I could give you 3 or 4 names of volunteers I serve with who are exceedingly good at being assertive. I could, but I won’t. I won’t because everyone in Kyrgyzstan who reads this already knows who they are, and for everyone else the names wouldn’t mean anything. Let’s just leave it at, they exist, and they make it well known that they do.
This is a good thing. We’ve been invited to work with our counterparts and in our communities in order to effect some kind of change in them for the better, and nothing grows without some considerable change in momentum, namely a swift kick in the rear.
I never want to hurt anyone’s feelings. Or rear. Maybe that’s why it’s taken me so long to figure out some of this leadership stuff. Leaders are hated for decisions they make. But they’re also loved for those same decisions. Leaders nudge, push and stretch the status quo and that is going to make some people uncomfortable.
But it’s never been about being comfortable.

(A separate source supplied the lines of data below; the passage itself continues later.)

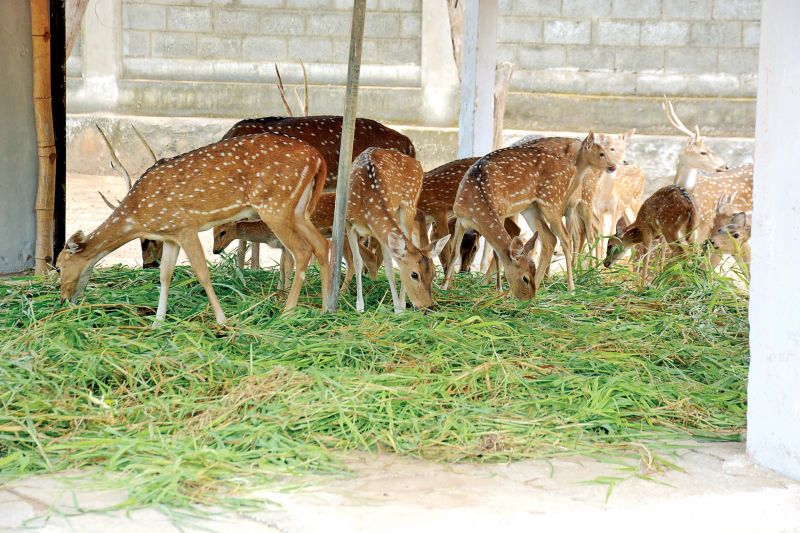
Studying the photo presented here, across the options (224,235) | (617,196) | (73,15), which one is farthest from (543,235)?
(73,15)

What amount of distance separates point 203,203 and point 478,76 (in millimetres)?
3379

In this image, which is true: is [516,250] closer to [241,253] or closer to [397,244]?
[397,244]

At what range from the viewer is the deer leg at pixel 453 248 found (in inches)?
284

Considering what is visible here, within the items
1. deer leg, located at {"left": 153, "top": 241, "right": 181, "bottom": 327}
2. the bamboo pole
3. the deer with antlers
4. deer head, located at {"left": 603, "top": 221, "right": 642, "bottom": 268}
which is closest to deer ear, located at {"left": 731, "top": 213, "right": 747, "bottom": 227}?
deer head, located at {"left": 603, "top": 221, "right": 642, "bottom": 268}

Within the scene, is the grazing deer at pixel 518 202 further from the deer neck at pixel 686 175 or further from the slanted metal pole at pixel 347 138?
the deer neck at pixel 686 175

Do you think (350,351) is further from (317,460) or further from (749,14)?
(749,14)

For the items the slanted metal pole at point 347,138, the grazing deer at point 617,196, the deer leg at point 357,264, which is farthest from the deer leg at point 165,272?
the grazing deer at point 617,196

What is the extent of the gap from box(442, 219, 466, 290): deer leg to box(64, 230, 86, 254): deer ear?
2.32 metres

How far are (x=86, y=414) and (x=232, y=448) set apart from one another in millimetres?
724

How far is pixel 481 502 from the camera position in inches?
141

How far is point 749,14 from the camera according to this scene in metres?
14.5

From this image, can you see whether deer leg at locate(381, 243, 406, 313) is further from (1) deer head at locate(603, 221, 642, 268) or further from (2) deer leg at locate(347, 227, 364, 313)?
(1) deer head at locate(603, 221, 642, 268)

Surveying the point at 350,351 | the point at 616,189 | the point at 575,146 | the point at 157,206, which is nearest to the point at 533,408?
the point at 350,351

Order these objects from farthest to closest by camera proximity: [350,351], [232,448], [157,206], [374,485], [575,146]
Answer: [575,146] → [157,206] → [350,351] → [232,448] → [374,485]
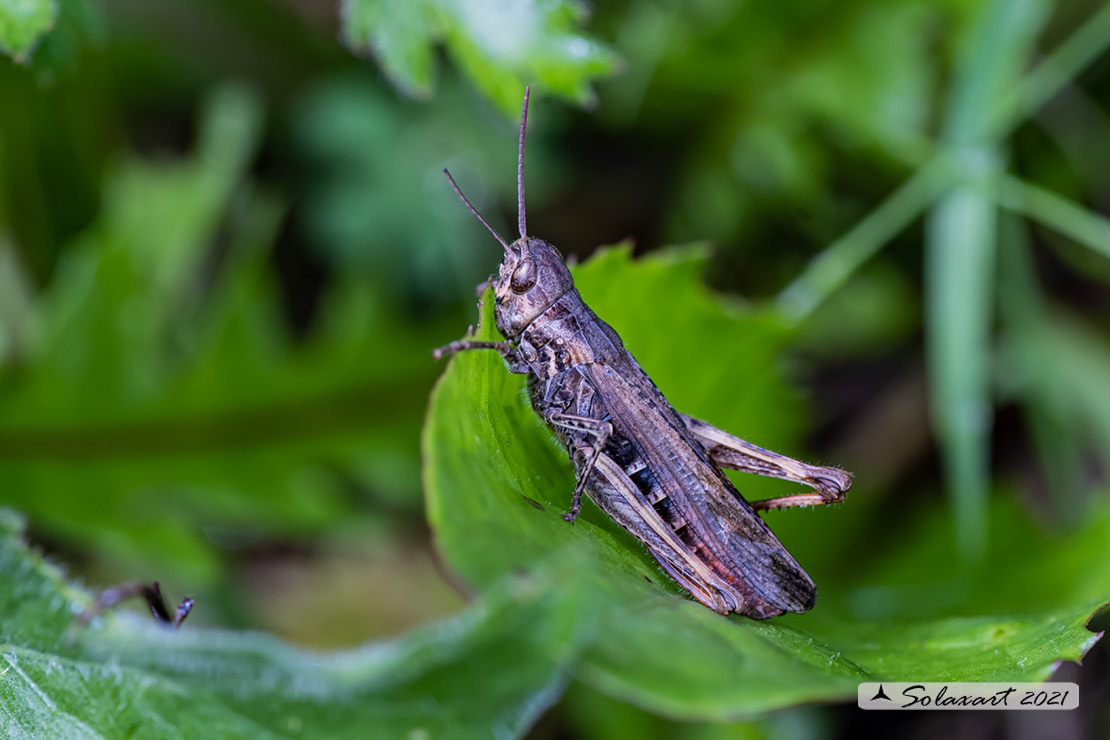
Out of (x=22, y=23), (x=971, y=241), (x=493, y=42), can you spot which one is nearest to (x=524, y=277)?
(x=493, y=42)

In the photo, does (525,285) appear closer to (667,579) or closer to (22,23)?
(667,579)

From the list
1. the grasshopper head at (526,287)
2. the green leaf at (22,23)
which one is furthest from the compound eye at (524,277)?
the green leaf at (22,23)

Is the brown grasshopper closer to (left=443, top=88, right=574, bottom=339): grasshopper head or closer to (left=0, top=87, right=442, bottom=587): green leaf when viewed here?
(left=443, top=88, right=574, bottom=339): grasshopper head

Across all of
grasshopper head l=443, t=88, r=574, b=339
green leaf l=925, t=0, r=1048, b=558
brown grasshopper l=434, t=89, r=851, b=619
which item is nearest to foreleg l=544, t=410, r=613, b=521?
brown grasshopper l=434, t=89, r=851, b=619

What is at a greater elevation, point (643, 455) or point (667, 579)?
point (643, 455)

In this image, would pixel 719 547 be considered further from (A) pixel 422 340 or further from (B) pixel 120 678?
(A) pixel 422 340

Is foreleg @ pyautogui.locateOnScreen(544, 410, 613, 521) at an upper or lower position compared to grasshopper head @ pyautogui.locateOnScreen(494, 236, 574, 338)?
Result: lower

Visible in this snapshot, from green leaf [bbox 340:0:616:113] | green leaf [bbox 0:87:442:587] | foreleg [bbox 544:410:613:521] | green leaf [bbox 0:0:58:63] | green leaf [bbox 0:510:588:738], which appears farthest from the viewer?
green leaf [bbox 0:87:442:587]
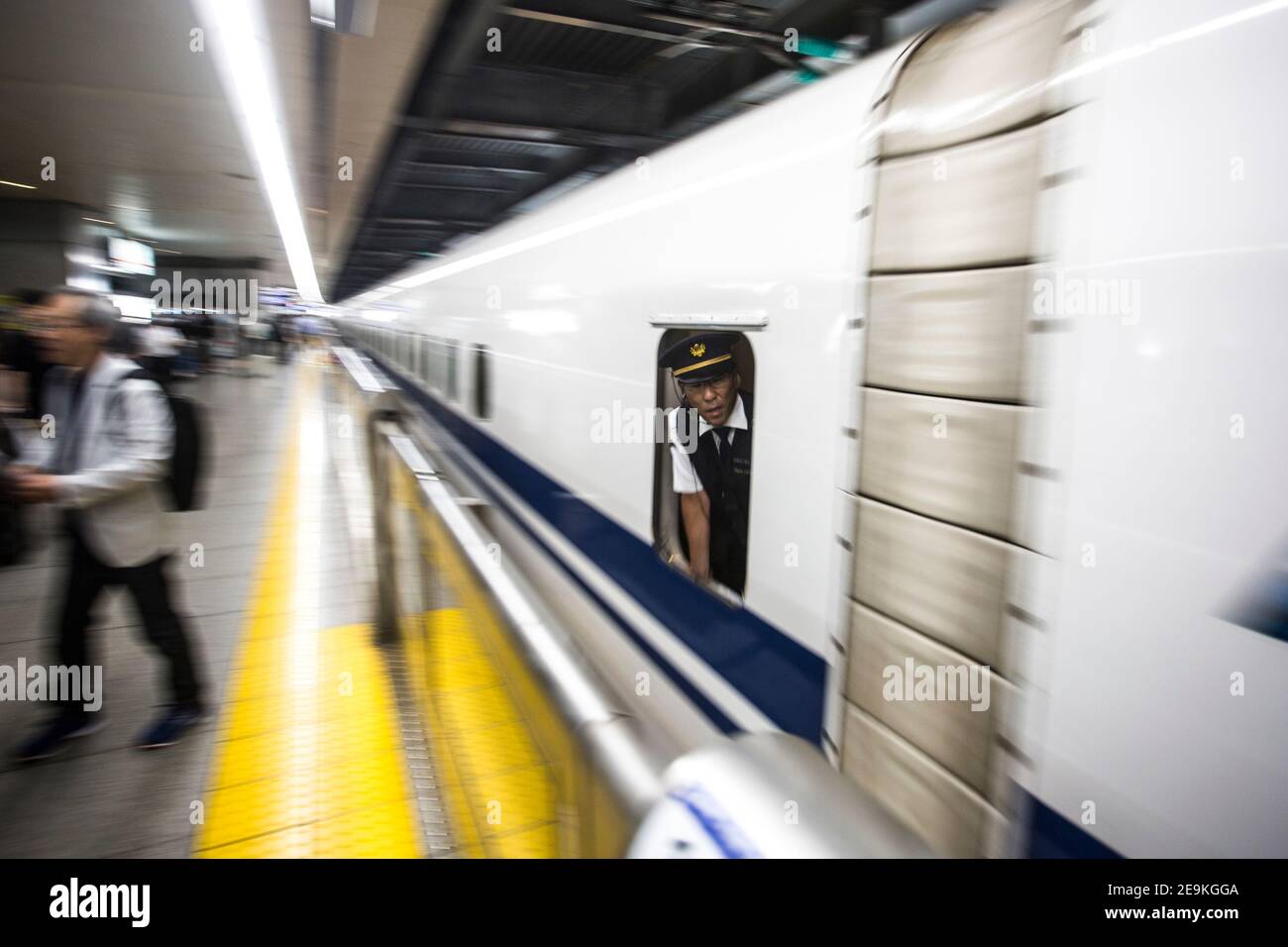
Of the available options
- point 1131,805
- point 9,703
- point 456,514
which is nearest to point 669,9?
point 456,514

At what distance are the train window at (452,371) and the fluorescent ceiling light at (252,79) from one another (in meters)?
2.30

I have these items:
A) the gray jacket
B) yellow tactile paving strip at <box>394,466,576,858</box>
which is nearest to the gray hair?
the gray jacket

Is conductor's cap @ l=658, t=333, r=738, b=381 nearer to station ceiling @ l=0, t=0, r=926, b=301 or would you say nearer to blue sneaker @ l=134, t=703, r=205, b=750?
station ceiling @ l=0, t=0, r=926, b=301

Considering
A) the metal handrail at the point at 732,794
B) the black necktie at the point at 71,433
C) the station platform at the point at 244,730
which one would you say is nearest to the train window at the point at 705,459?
the station platform at the point at 244,730

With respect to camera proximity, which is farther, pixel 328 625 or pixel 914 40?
pixel 328 625

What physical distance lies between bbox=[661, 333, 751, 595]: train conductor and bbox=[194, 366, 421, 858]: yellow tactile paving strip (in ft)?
4.35

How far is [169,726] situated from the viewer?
3.08 meters

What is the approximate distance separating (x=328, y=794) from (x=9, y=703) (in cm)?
165

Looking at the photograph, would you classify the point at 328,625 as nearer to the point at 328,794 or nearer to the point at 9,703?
the point at 9,703

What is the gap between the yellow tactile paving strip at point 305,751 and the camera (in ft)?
8.37

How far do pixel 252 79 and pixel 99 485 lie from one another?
455cm

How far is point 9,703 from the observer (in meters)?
3.34

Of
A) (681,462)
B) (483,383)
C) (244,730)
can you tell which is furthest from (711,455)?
(483,383)

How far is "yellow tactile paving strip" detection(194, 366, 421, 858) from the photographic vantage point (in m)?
2.55
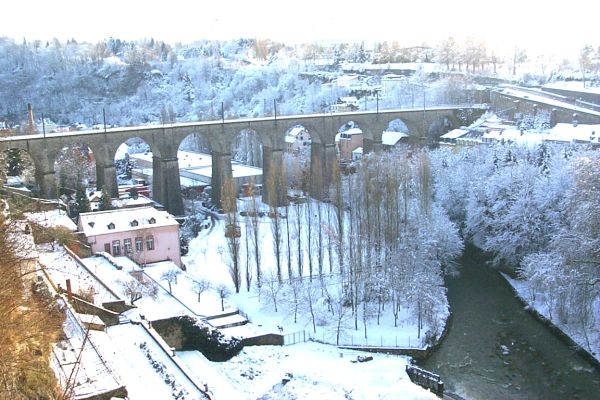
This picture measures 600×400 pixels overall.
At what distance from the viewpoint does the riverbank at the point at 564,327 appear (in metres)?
17.6

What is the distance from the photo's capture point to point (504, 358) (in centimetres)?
1770

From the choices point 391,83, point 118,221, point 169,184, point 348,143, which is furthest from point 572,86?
point 118,221

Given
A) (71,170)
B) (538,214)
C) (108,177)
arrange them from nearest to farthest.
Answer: (538,214), (108,177), (71,170)

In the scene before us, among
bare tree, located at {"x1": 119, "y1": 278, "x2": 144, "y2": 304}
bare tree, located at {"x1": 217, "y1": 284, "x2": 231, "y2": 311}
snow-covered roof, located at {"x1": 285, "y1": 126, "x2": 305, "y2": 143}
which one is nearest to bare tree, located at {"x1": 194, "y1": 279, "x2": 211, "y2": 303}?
bare tree, located at {"x1": 217, "y1": 284, "x2": 231, "y2": 311}

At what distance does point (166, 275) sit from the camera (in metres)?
22.0

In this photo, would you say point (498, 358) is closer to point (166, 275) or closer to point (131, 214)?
point (166, 275)

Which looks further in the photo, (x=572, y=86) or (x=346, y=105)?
(x=346, y=105)

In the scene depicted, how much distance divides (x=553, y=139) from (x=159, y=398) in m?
27.3

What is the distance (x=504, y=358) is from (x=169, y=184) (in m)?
19.1

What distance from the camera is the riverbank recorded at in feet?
57.7

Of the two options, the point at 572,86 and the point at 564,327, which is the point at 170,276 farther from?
the point at 572,86

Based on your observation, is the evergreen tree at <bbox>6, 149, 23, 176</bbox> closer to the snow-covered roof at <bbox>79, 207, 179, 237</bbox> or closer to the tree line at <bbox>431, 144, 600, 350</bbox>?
the snow-covered roof at <bbox>79, 207, 179, 237</bbox>

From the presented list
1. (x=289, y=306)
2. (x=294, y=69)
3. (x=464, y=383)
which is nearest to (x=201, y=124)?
Result: (x=289, y=306)

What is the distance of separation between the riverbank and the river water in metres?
0.19
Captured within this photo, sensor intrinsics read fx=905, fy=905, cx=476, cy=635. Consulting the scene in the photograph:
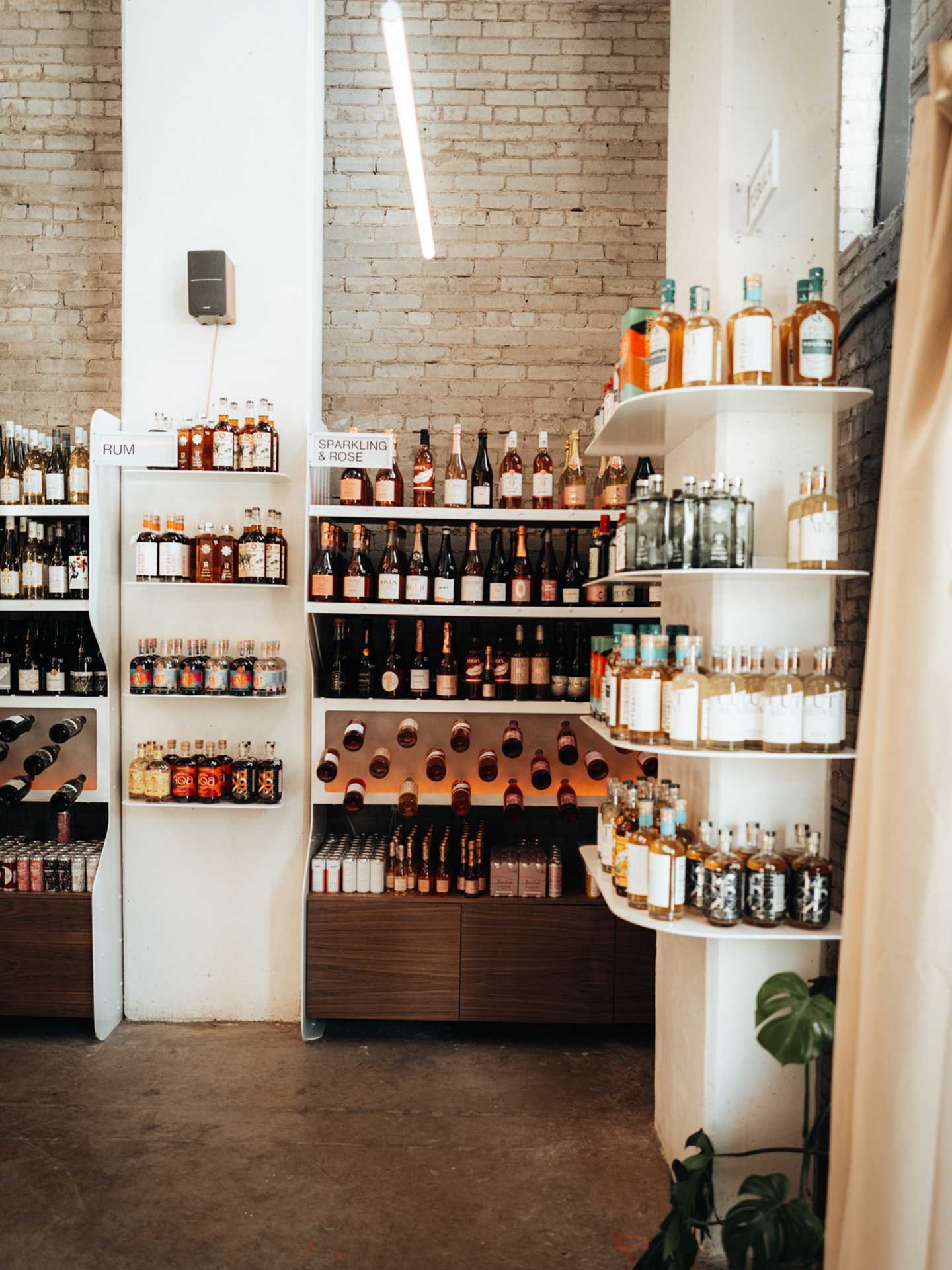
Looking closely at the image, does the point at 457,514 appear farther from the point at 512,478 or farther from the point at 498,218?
the point at 498,218

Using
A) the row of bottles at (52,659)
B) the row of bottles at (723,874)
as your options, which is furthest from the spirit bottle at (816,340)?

It’s about what’s best for the most people. We don’t know what can come of a little painful change until we’ve tried it. The seed cannot produce more fruit unless it first dies.
My counterpart, Nazgul, kicking butt and taking names at a teacher training
I care less now what people think about me and more what they think about accomplishing a task. There is always culturally relevant tact to be considered, but at the end of the day, taking charge, being responsible and doing the right thing will never go out of style.